Шыргун вел в первом ряду атакующих три десятка воинов, что сражались за Худжгарха в других мирах. Они были щитом и мечом всего наступавшего отряда. Облаченные в боевые доспехи, сделанные их кумиром, и вооруженные его оружием, они не знали сомнений и жалости. Набрав скорость, всадники выскочили из-за холма и устремились к беспечно живущему лагерю. Они не орали боевые кличи, а молча и грозно, сплотившись плечом к плечу, несли на своих клинках смерть врагам Худжгарха. На полпути к лагерю впереди них стала подниматься стена земли и пыли. Шыргун выставил вперед руку, и с нее сорвался «торнадо». То же самое сделали остальные гвардейцы Худжгарха.
Десятки заклинаний разорвали начинающую формироваться стену, не дав ей укрепиться, и увлекли разорванные куски в круговерть. Следуя указанному направлению, подхватили мусор, заготовки для дров, животных, попавшихся им на пути, и, набирая скорость, понеслись на выстроившихся в обороне орков.
Эта картина поразила даже Шыргуна, много повидавшего во время службы у Худжгарха. Его сердце наполнилось азартом и восторгом. Вот она, сила их господина! Вот она, его слава!
Он пришпорил быка и поскакал, догоняя тучу из пыли. Он даже не стал рассматривать существо, возникшее перед ним, и просто зарубил его волшебным мечом. А следом и какого-то орка, стоявшего с разинутым ртом.
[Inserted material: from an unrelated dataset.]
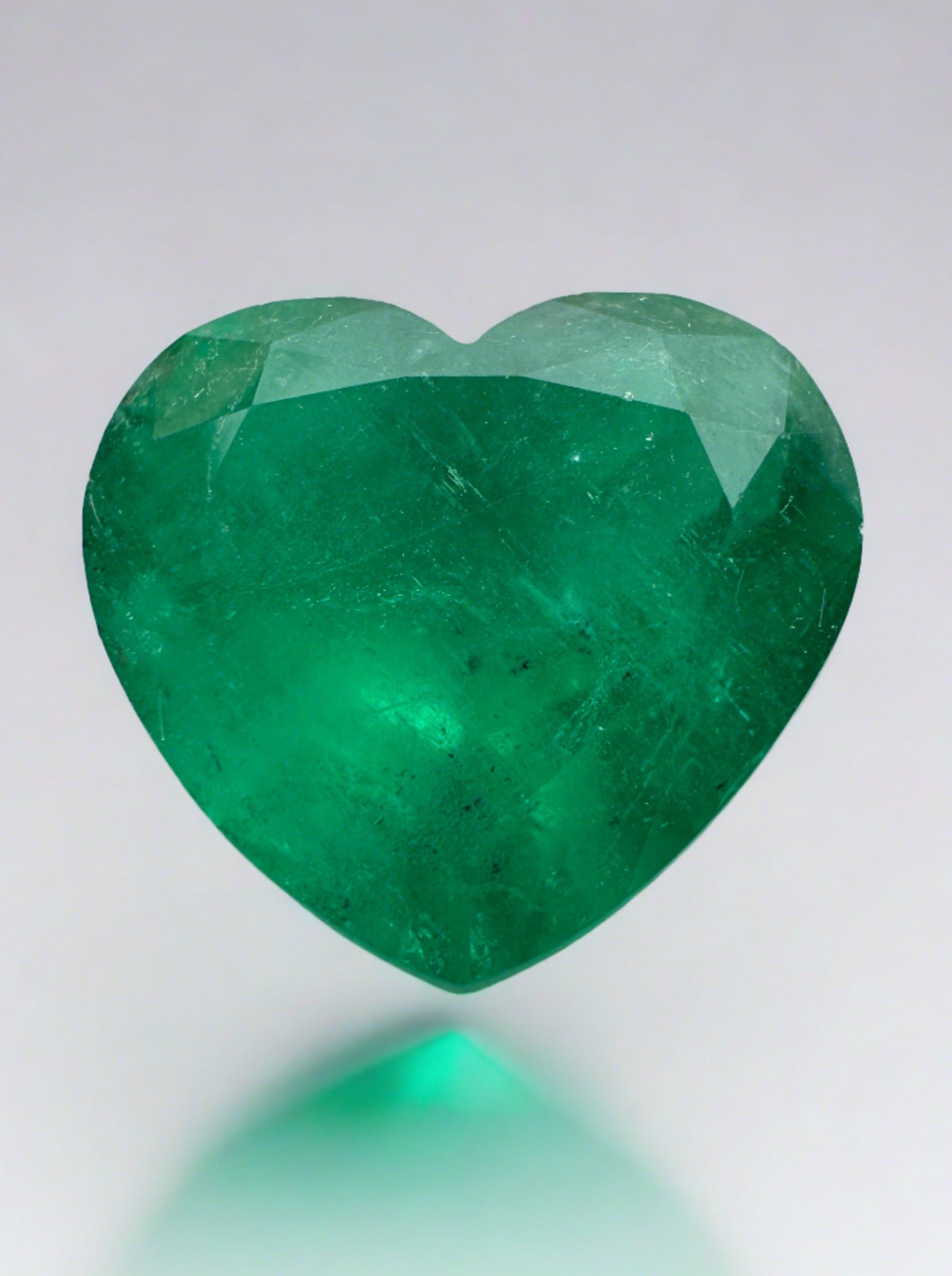7.68 carat natural Colombian emerald loose gemstone, heart cut, forest green color, from JR Colombian Emeralds.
Еще через час на месте обоза оседлых пылали повозки, валялся вырезанный скот. А степь устилали тела убегавших, но не спасшихся орков. И над всей этой гарью и травой, пропитанной кровью детей степи, витал скорбный дух мщения.
Грыз обходил побоище и, скорбя от увиденного, поднял руки к небу и закричал:
— Страшитесь, неразумные дети, гнева Отца вашего!
Его крик улетел высоко и вернулся через десять лиг к лагерю оседлых. Упал с неба на орков и придавил их, словно непосильный груз.
— Страшитесь, неразумные дети, гнева Отца вашего! — разнеслось по степи.
Умолкли птицы, замер ветер, шевелящий траву, замолчали лорхи. Над лагерем установилась непривычная тишина.
Капитан пошевелился. Открыл глаза и увидел перед собой пол с ковровым покрытием.
«Я у себя в каюте и на полу», — пришла к нему первая мысль. Он повел глазами и увидел Лиранду Монади, сидящую на стуле. Девушка молча смотрела на него. Ее руки были сложены на коленях.
А она-то что тут делает? Он попытался встать, но резкая боль в голове и неожиданное головокружение не позволили ему подняться.
— Монади, — еле слышно позвал капитан, — помогите мне подняться.